Il dirigente Riccardo Agresti e gli altri professori si impegnano da tempo a contrastare questo grave fenomeno e ciò si nota già fuori dall’Istituto dove campeggiano dei grandi dipinti sul muro con la scritta “Tagliamo i fili al bullismo”.

Ho incontrato i ragazzi di cinque classi (D, E, F, I ed L) che hanno accolto subito con viva partecipazione il nostro intervento. Abbiamo ragionato insieme sulla differenza tra scherzo, presa in giro e bullismo, abbiamo compilato la carta d’identità del bullismo e tutti hanno mostrato grande consapevolezza delle motivazioni e le modalità di espressione dell’aggressività.

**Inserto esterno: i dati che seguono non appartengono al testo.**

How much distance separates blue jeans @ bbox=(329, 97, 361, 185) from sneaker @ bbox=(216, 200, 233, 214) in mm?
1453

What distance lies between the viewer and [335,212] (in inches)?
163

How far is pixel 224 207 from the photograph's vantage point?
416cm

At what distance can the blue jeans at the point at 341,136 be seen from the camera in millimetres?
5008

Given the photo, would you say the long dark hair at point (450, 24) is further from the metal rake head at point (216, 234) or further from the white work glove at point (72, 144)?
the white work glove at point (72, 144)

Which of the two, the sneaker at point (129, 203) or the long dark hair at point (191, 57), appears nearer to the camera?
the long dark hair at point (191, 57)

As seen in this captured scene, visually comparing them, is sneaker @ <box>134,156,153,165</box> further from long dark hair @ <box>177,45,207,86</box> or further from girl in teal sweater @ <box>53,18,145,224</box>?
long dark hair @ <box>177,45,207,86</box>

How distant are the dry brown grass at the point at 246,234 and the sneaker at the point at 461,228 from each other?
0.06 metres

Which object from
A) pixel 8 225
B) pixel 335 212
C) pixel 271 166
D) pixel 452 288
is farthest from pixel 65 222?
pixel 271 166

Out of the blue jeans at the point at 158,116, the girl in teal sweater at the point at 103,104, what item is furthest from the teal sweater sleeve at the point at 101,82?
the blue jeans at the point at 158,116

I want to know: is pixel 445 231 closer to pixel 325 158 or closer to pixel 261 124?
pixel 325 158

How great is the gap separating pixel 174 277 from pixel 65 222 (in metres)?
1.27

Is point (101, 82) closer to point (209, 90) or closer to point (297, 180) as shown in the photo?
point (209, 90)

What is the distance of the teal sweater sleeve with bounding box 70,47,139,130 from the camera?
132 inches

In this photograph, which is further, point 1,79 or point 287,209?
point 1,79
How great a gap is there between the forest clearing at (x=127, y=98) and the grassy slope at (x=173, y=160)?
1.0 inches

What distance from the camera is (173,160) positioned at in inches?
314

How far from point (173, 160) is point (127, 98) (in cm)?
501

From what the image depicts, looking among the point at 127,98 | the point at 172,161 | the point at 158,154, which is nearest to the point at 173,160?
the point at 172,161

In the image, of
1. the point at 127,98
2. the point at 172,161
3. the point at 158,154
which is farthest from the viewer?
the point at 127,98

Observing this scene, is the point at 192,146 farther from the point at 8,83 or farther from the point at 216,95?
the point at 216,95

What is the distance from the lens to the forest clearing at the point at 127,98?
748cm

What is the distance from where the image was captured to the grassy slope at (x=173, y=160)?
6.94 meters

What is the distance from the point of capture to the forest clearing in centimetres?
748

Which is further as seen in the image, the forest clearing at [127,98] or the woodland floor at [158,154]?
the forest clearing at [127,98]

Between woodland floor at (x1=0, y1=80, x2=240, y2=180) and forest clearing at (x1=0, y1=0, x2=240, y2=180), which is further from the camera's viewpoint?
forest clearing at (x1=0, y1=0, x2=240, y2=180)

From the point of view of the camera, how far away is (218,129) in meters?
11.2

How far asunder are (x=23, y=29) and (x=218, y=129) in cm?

Un momento importante è stato quello dedicato al cyberbullismo: abbiamo discusso insieme sulle sue caratteristiche e sviluppato un’opinione critica su cosa lo renda diverso e con potenziali conseguenze più gravi delle aggressioni in persona. Quasi tutti nelle classi visitate possiedono un smartphone ed è quindi necessario aumentare la consapevolezza dei ragazzi sul cyberbullismo e gli altri pericoli legati all’uso non supervisionato nei quali possono incorrere.

Ci siamo inoltre divertiti a preparare e partecipare ad una rappresentazione teatrale di una tipica scena di bullismo, per poi analizzare comportamenti e vissuti dei protagonisti. Abbiamo poi esplorato il ruolo degli spettatori passivi e quali “superpoteri” possediamo o possiamo utilizzare per trasformare gli spettatori in attori.

Infine, ci siamo divertiti a consolidare le conoscenze ricevute e quelle emerse attraverso un gioco a punti che la classe ha potuto vincere grazie al lavoro di gruppo.

All’Istituto Corrado Melone va sicuramente il grande merito di aver abbattuto il muro del silenzio, l’alleato numero uno di bulli e bulle, e di impegnarsi a diffondere ogni giorno la cultura della conoscenza e del rispetto.

Inoltre, i miei complimenti agli alunni incontrati: si sono mostrati sensibili all’argomento e interessati a condividere i loro punti di vista e le loro opinioni. Ciò dimostra che gli adulti e le istituzioni dell’educazione fanno bene ad investire in questi giovani ragazzi il cui entusiasmo e naturale voglia di socialità forniscono il miglior terreno fertile per una scuola ed una società fondate su cooperazione e rispetto.

Il mondo nel quale siamo cresciuti noi adulti è profondamente diverso da quello dei nostri figli, nativi digitali. Potremmo quindi fare valutazioni approssimative basandoci sui nostri parametri: per esempio, vediamo in “Fortnite” un semplice gioco sparatutto ma tralasciamo che la sua chat vocale espone i ragazzi a commenti di altri giocatori, spesso dai toni aggressivi e offensivi. Questo può lasciarci disorientati o sprovvisti delle chiavi di lettura necessarie per aiutare i ragazzi ad equipaggiarsi per affrontare le loro sfide formative.

Proprio per questo ritengo fondamentale che il percorso intrapreso dalla scuola coinvolga anche i genitori, così che con indicazioni valide e concrete possano allenarsi a riconoscere più facilmente i segnali di criticità e allerta, avere più possibilità di prevenzione e intervento e dunque sentirsi ancora più efficaci nel loro importantissimo ruolo educativo.